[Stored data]
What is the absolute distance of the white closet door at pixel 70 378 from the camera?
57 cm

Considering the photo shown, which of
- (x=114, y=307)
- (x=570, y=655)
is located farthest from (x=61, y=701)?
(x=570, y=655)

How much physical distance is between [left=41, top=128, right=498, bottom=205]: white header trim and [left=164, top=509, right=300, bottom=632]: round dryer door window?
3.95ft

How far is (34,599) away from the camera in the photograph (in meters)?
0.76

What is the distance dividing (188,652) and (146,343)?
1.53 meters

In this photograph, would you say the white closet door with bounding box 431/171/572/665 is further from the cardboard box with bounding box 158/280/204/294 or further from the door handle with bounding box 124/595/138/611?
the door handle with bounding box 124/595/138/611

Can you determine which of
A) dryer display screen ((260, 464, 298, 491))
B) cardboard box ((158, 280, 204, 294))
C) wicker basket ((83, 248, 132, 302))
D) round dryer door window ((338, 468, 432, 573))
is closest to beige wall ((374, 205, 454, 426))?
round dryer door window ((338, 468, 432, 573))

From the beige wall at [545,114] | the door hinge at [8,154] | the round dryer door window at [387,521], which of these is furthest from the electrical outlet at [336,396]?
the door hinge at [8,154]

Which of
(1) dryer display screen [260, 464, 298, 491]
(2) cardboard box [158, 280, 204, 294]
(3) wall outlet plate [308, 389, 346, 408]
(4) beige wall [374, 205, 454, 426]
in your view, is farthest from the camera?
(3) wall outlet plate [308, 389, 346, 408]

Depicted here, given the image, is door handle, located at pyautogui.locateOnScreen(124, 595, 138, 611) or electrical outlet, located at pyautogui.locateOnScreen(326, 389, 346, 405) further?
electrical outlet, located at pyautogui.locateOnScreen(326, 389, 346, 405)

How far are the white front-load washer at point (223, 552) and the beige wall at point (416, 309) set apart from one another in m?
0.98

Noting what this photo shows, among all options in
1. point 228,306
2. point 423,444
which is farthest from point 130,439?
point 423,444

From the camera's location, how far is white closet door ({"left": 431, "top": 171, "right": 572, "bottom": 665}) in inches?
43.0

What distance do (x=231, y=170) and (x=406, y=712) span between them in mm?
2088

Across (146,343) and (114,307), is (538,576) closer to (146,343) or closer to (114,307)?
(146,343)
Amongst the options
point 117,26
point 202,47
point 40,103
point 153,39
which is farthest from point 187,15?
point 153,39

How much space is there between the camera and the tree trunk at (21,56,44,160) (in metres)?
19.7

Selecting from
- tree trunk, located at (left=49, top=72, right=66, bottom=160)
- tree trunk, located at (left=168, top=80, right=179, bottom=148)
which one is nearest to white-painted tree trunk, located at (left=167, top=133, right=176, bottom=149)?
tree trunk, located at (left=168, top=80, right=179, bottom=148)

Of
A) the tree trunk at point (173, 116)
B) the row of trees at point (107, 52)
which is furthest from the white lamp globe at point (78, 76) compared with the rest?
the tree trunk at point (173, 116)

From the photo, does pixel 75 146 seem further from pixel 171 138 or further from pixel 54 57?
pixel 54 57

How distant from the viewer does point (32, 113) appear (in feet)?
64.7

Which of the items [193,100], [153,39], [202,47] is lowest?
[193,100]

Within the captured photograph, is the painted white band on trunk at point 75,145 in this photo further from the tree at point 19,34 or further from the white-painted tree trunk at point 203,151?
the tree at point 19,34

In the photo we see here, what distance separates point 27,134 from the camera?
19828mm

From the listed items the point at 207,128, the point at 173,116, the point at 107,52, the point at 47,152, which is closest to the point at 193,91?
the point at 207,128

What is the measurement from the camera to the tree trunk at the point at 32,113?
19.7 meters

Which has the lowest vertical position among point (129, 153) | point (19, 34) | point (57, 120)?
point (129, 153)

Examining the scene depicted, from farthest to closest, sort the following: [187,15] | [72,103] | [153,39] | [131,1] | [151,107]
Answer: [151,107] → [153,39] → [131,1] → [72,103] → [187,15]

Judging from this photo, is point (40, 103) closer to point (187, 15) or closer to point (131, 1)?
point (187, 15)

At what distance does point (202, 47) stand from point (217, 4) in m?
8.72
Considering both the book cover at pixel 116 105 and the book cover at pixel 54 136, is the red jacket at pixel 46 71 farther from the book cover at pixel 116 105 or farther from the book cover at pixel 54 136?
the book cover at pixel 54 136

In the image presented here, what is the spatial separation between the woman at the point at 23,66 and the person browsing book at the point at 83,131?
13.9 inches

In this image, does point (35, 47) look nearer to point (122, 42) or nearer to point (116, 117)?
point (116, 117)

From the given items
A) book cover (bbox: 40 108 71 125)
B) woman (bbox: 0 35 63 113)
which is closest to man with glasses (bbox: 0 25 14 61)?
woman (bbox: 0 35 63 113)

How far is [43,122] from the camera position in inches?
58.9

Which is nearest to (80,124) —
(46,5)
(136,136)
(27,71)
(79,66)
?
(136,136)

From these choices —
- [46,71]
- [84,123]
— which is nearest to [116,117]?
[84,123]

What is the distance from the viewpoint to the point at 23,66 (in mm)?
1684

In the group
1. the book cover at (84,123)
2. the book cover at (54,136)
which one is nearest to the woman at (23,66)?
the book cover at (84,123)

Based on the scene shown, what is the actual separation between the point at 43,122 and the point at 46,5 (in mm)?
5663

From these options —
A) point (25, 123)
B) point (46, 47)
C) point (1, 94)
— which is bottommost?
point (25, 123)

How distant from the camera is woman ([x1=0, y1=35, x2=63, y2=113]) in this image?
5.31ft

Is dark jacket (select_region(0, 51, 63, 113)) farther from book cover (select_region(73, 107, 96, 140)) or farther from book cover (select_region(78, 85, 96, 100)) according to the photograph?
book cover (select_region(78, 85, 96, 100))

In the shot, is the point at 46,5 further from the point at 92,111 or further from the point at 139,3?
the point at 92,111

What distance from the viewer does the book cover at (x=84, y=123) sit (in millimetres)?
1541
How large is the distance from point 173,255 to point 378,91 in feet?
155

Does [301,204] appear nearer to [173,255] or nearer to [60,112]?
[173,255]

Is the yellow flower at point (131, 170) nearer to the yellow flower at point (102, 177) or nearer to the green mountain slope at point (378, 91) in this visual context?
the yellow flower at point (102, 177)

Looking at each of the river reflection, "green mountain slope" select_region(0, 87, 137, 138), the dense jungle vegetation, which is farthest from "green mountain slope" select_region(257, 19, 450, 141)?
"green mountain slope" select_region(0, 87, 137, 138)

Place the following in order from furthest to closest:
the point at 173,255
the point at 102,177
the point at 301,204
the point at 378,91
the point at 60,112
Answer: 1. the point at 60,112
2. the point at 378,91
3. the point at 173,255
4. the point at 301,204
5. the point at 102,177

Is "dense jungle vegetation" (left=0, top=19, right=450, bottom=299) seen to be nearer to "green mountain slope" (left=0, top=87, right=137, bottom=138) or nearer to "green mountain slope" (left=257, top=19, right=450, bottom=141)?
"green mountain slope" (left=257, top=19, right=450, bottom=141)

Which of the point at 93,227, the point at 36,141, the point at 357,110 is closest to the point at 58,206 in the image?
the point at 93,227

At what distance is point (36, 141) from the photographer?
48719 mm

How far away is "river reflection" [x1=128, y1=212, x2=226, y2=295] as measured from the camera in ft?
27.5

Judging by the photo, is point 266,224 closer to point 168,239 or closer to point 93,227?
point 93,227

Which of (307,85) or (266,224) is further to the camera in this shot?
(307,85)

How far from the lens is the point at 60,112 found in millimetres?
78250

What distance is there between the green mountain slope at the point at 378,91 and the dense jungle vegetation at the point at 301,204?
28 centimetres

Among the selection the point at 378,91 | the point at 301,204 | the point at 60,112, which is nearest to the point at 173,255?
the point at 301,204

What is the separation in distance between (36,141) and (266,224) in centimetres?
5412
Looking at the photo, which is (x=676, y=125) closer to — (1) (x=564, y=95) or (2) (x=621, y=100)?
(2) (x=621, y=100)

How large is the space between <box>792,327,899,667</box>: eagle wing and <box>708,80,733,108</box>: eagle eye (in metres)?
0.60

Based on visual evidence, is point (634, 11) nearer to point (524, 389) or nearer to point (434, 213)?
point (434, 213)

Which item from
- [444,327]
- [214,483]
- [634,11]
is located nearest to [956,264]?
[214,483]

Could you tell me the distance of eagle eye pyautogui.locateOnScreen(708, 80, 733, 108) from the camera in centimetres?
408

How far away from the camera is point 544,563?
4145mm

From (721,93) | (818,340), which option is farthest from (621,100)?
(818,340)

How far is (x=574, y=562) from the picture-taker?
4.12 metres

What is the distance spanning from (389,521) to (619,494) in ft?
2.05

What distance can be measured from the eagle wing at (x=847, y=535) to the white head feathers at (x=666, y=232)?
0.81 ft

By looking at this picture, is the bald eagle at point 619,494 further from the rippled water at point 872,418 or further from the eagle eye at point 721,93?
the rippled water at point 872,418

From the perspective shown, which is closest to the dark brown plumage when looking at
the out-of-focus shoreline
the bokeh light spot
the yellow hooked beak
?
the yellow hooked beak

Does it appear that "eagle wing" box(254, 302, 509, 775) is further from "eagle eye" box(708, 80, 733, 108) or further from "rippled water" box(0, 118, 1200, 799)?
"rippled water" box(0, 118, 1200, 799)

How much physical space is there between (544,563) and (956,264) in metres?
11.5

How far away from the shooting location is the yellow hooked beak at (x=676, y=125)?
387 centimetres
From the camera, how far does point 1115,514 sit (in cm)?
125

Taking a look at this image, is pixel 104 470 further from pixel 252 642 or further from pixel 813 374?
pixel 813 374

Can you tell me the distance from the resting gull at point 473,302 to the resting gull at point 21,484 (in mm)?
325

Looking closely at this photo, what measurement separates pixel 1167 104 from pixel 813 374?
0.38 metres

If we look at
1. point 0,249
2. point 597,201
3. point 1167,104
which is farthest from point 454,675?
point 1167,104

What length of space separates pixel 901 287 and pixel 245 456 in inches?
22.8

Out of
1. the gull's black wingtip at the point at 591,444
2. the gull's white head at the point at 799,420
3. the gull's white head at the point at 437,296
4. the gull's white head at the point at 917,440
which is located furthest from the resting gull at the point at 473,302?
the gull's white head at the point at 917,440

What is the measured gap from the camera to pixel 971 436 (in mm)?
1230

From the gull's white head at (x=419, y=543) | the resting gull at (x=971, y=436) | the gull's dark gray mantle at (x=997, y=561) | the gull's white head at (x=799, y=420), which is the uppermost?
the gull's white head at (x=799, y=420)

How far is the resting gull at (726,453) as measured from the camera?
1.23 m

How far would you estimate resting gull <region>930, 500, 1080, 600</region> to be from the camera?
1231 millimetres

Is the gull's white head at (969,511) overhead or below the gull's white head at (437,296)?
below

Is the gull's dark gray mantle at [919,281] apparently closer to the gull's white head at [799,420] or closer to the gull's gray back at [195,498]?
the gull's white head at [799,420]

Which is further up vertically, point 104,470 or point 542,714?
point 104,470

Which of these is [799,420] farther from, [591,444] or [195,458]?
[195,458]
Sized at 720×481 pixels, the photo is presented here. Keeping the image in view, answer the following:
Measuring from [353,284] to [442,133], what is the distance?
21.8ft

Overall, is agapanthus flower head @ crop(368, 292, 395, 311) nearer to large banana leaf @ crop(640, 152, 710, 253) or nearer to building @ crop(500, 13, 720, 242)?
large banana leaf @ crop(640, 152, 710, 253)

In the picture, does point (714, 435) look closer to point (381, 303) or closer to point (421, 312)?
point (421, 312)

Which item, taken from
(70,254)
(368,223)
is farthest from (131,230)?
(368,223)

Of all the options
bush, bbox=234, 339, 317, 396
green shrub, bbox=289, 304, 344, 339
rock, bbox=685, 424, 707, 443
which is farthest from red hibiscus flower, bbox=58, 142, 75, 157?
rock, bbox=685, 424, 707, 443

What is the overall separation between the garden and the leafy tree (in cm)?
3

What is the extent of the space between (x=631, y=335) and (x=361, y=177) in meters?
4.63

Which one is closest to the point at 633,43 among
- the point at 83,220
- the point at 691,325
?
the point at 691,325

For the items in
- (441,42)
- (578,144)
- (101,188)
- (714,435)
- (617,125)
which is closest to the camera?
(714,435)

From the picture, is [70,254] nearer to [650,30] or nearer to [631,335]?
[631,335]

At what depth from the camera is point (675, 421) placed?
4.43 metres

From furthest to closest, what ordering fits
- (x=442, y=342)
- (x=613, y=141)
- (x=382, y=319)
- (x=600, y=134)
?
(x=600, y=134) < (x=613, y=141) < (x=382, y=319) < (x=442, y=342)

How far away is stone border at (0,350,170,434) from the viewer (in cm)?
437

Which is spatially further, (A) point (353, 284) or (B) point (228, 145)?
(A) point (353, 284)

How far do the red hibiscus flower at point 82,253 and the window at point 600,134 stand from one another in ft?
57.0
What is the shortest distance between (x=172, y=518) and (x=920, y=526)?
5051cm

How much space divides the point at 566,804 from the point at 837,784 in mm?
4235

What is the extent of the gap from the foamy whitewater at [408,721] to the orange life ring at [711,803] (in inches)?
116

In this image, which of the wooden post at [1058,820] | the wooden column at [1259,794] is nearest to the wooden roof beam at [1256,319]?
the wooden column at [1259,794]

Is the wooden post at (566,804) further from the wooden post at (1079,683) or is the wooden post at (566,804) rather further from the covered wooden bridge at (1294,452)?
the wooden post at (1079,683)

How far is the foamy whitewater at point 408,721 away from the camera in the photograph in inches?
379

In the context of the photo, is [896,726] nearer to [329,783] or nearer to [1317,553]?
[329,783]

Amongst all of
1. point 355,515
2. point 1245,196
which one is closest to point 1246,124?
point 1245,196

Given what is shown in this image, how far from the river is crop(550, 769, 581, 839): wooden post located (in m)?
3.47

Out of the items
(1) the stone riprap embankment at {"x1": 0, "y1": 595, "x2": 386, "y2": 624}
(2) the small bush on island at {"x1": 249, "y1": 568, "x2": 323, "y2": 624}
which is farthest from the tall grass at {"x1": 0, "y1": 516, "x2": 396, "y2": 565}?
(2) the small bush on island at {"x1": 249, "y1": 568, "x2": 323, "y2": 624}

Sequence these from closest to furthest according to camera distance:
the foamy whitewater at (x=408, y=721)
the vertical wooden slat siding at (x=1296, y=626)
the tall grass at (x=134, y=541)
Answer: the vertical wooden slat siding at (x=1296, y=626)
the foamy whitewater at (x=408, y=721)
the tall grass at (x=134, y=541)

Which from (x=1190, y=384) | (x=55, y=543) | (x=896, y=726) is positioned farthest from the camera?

## [Stated task]
Exact repetition is required for the lines from the one that contains "How far away is stone" through the final line; leave out everything else.

## [Written answer]
How far away is stone border at (0,350,170,434) from the viewer (in cm)?
437

Which is spatially further, (A) point (353, 284) or (B) point (228, 145)?
(A) point (353, 284)

How far do the red hibiscus flower at point 82,253 and the window at point 600,134 stand from one another in ft?
57.0
What is the shortest distance between (x=172, y=518) and (x=920, y=526)?
5051cm

How much space divides the point at 566,804 from the point at 837,784 in mm?
4235

What is the extent of the gap from the foamy whitewater at [408,721] to the orange life ring at [711,803] (in inches)?
116

In this image, which of the wooden post at [1058,820] | the wooden column at [1259,794] is nearest to the wooden roof beam at [1256,319]?
the wooden column at [1259,794]

Is the wooden post at (566,804) further from the wooden post at (1079,683) or is the wooden post at (566,804) rather further from the covered wooden bridge at (1294,452)?
the wooden post at (1079,683)

How far is the foamy whitewater at point 408,721 away from the camera in the photograph in inches?
379

In the context of the photo, is [896,726] nearer to [329,783] or nearer to [1317,553]?
[329,783]

Amongst all of
1. point 355,515
2. point 1245,196
which one is closest to point 1246,124?
point 1245,196

Given what is shown in this image, how far from the river is crop(550, 769, 581, 839): wooden post located (in m)?
3.47

Out of the items
(1) the stone riprap embankment at {"x1": 0, "y1": 595, "x2": 386, "y2": 624}
(2) the small bush on island at {"x1": 249, "y1": 568, "x2": 323, "y2": 624}
which is farthest from the tall grass at {"x1": 0, "y1": 516, "x2": 396, "y2": 565}?
(2) the small bush on island at {"x1": 249, "y1": 568, "x2": 323, "y2": 624}

Sequence these from closest to furthest according to camera distance:
the foamy whitewater at (x=408, y=721)
the vertical wooden slat siding at (x=1296, y=626)
the tall grass at (x=134, y=541)
Answer: the vertical wooden slat siding at (x=1296, y=626)
the foamy whitewater at (x=408, y=721)
the tall grass at (x=134, y=541)

Which from (x=1190, y=384) | (x=55, y=543) | (x=896, y=726) is positioned farthest from the camera?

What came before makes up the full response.